EmberRoutes

This gem makes integration testing Rails-backed Ember apps a little easier.

Given a Rails project with an embedded Ember app, whether using ember-cli-rails or otherwise, you will likely want to run integration tests using Capybara.

Unfortunately, Ember's route definitions are tucked away in a router.js file, and are not available to the Ruby spec code.

EmberRoutes tries to address this by allowing you to express your Ember routes using a similar syntax, then generating corresponding path helpers and placing them within a PathHelpers module.

Installation

Add this line to your application's Gemfile:

gem 'ember-routes'

And then execute:

$ bundle

Or install it yourself as:

$ gem install ember-routes

Usage

To define your Ember application routes, call EmberRoutes.configure like so:

EmberRoutes.configure do |config|
  config.prefix = prefix # A string to prefix the path helper names.  Defaults to ''
  config.base_url = base_url # The base url for the application, it will prefix the paths. Defaults to ''
  config.routes do
    route 'foo', :path => '/foo' do
      route 'bar', :path => '/bar' do
        route 'show', :path => '/:id'
      end
    end
  end
end

If you're using Rails, the above configuration can be placed in it's own initializer such as config/initializers/ember_routes.rb or in the rails_helper file.

Running the configuration will generate the path helpers and place them within the EmberRails::PathHelpers module. You can them include them like so:

#spec/spec_helper

include EmberRails::PathHelpers

The above configuration will generate the following path helpers:

foo_path #/foo
foo_bar_path #/foo/bar
foo_bar_show_path #/foo/bar/:id

Note that paths that include parameters (defined using the colon notation) will insert the parameters into the path itself. For example, given the above configuration:

foo_bar_show_path(:id => 12, :sort => 'ASC')
#=> /foo/bar/12?sort=ASC

Development

After checking out the repo, run bin/setup to install dependencies. Then, run rake rspec to run the tests. You can also run bin/console for an interactive prompt that will allow you to experiment.

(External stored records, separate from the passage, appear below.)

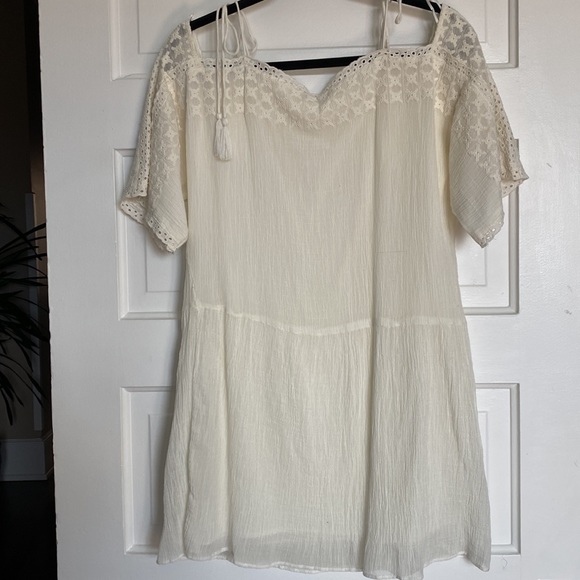 Zara dress/coverup (trafaluc collection) - Picture 6 of 6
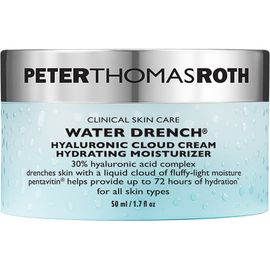 Peter Thomas Roth Peter Thomas Roth Water Drench® Hyaluronic Cloud Cream Hydrating Refillable Moisturizer 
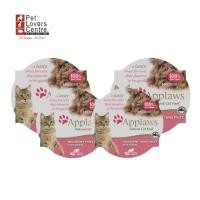ราคา อาหารแมว Applaws pot 60gx4 (17287122554)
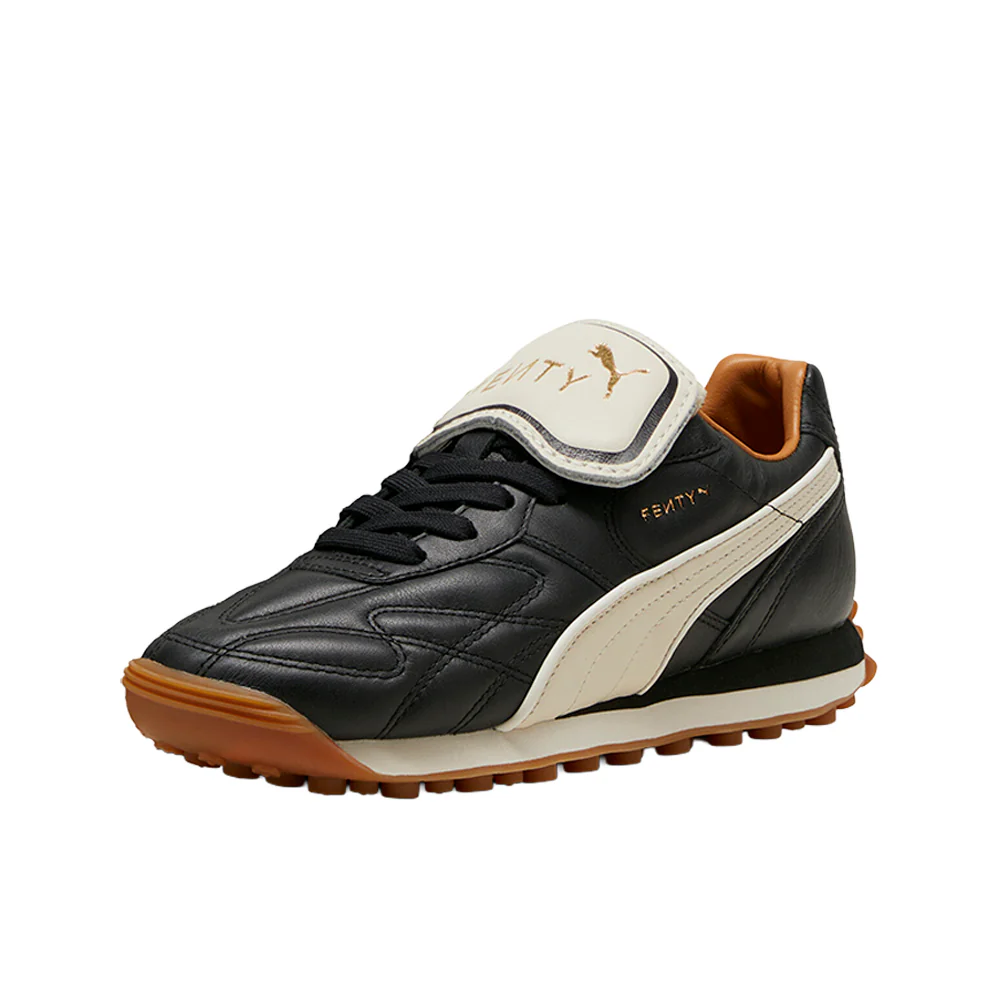 FENTY X PUMA Avanti VL Lace Up Sneakers - Image 2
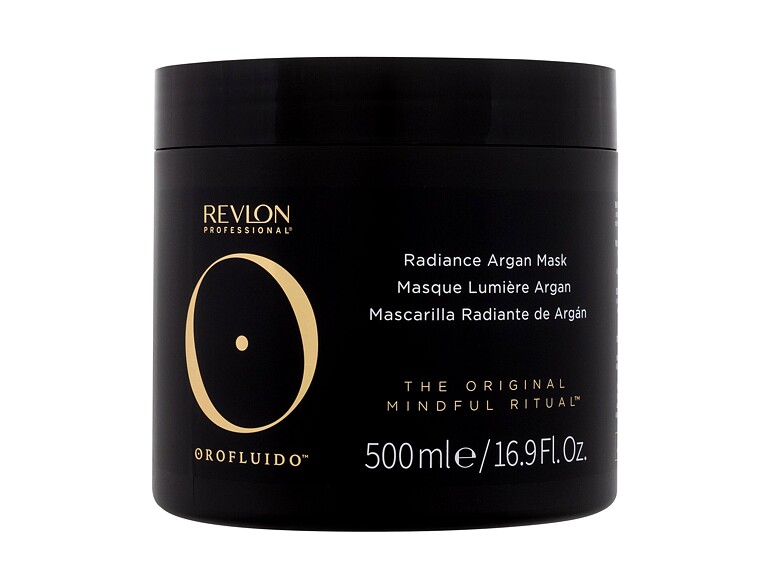 Haarmaske Revlon Professional Orofluido Radiance Argan Mask 500 ml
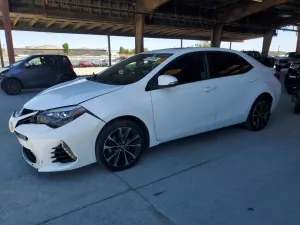 Toyota Corolla 1.8L 4 2017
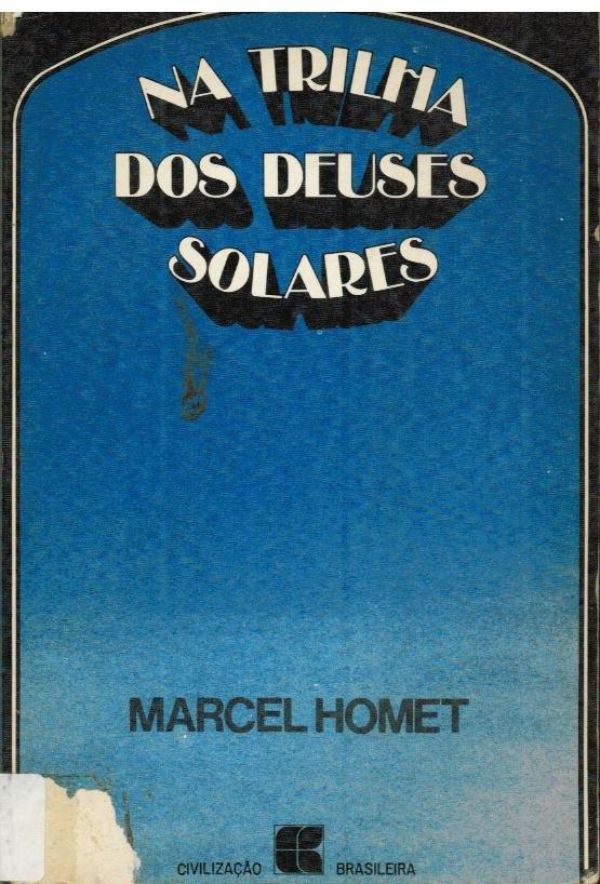 Na Trilha dos Deuses Solares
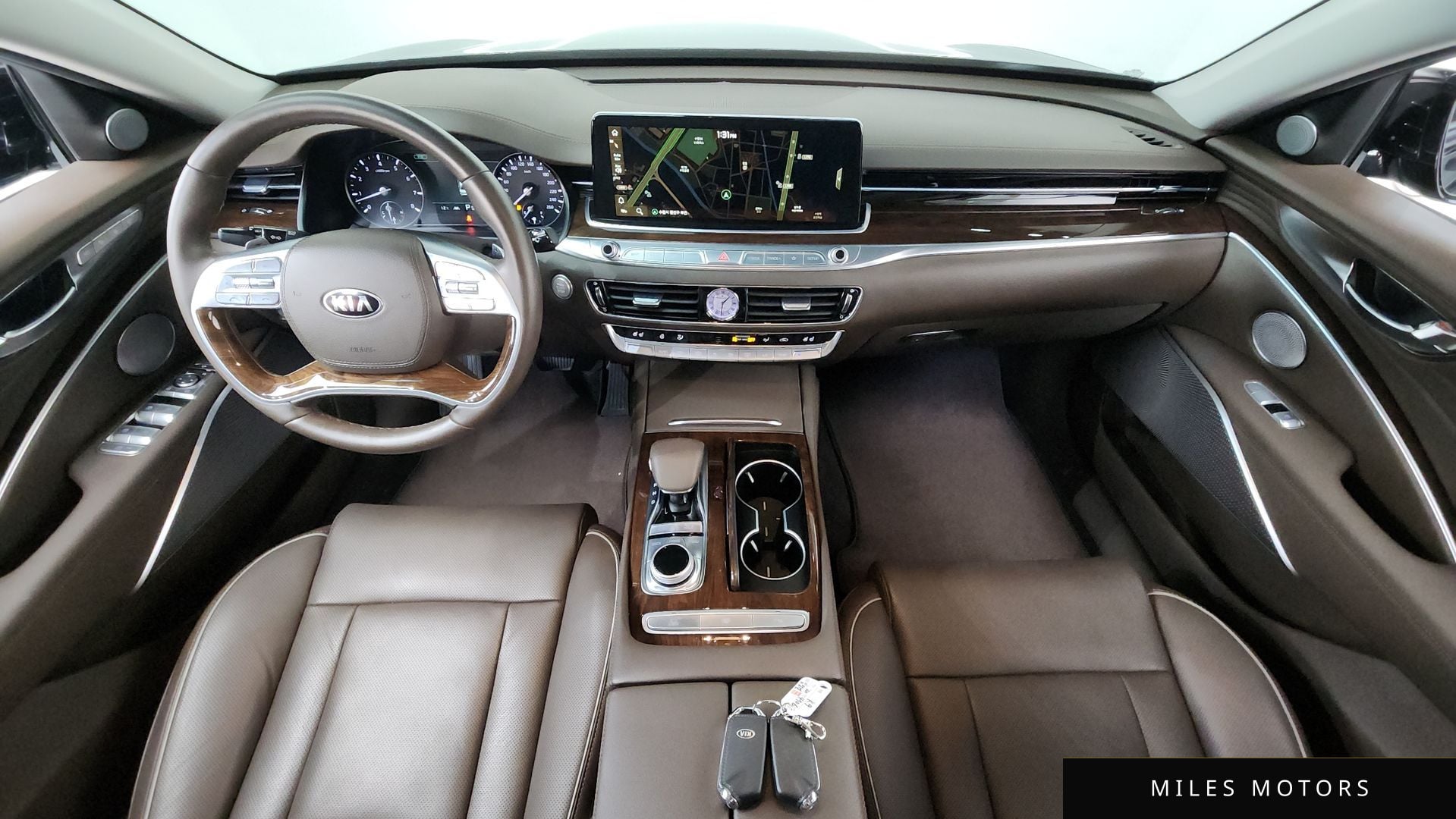 Kia K9 2020 — миниатюра 7
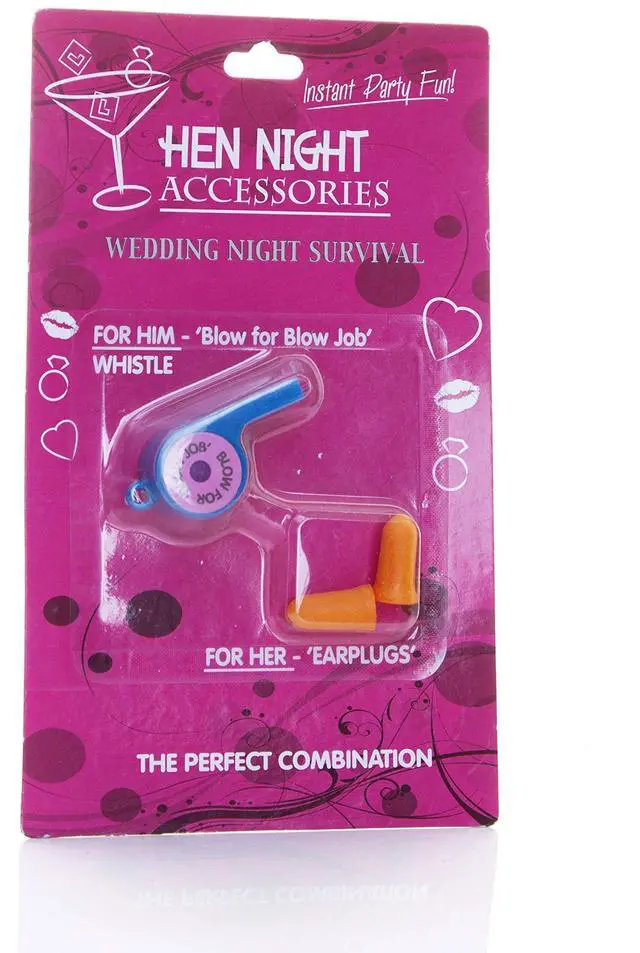 Main image of Hens Night Blow for B*** Job Accessory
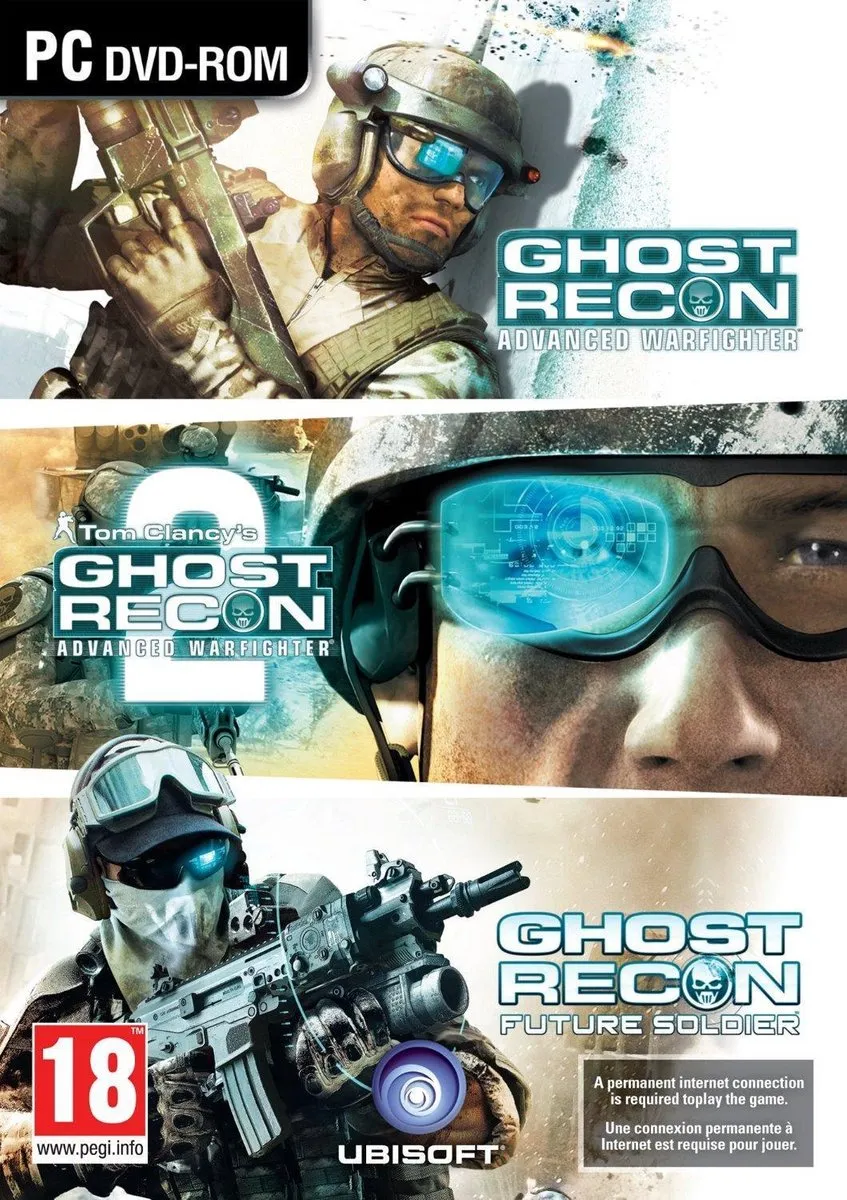 Ubisoft Ghost Recon Ultimate Edition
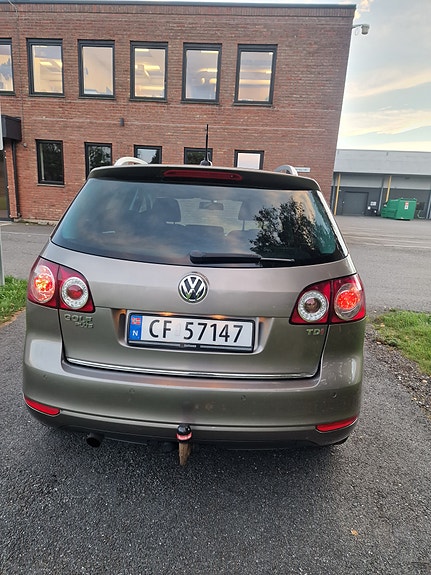 Volkswagen Golf Plus 15 of 26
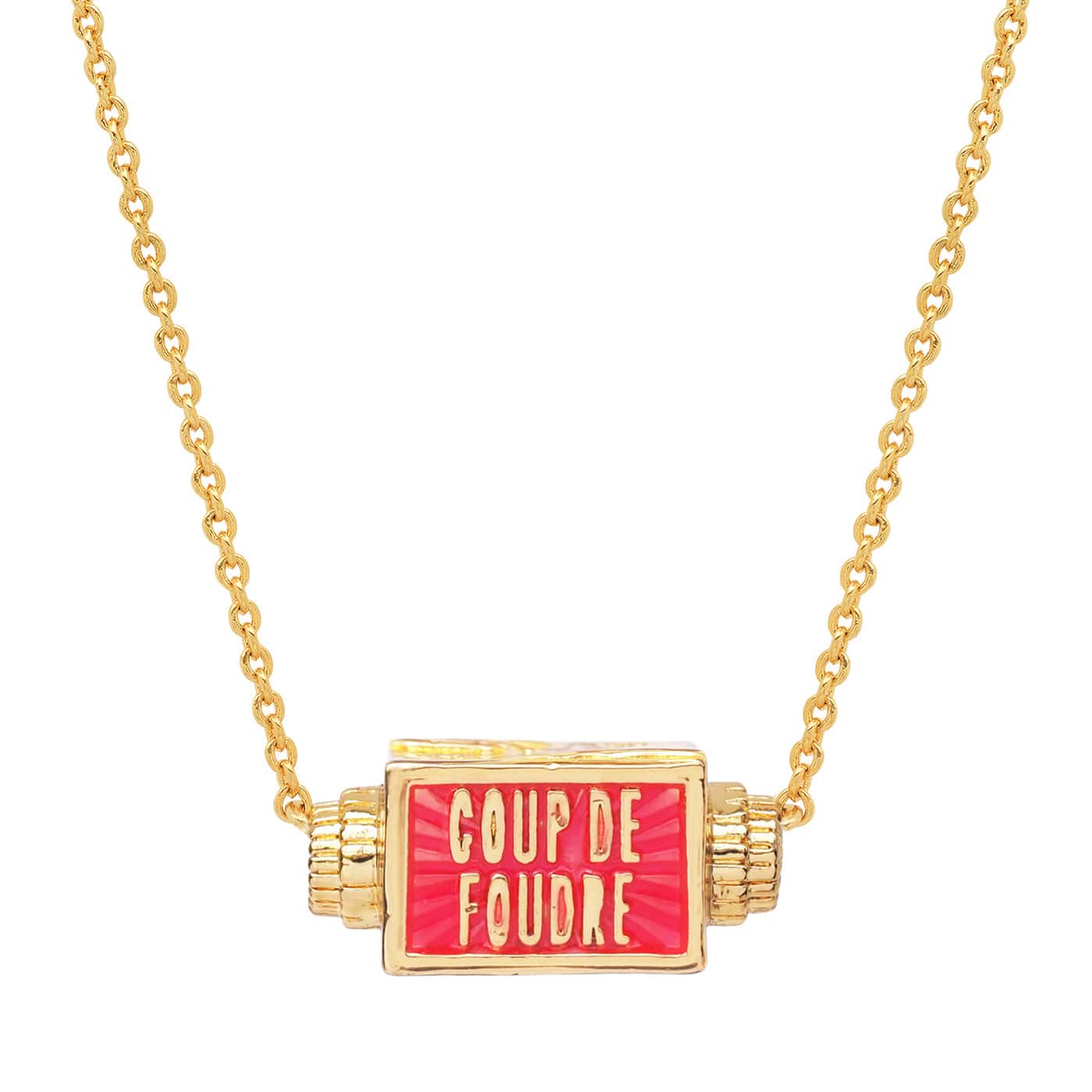 TAI JEWELRY | Guiding Hands Necklace | Necklace |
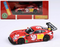 MERCEDES BENZ AMG GT3 EVO 24H SPA 50TH ANNIVERSARY RED 1/64 SCALE DIECAST CAR MODEL BY PARAGON PARA64 55355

To install this gem onto your local machine, run bundle exec rake install. To release a new version, update the version number in version.rb, and then run bundle exec rake release, which will create a git tag for the version, push git commits and tags, and push the .gem file to rubygems.org.

Contributing

Bug reports and pull requests are welcome on GitHub at https://github.com/asseltine/ember-routes

License

The gem is available as open source under the terms of the MIT License.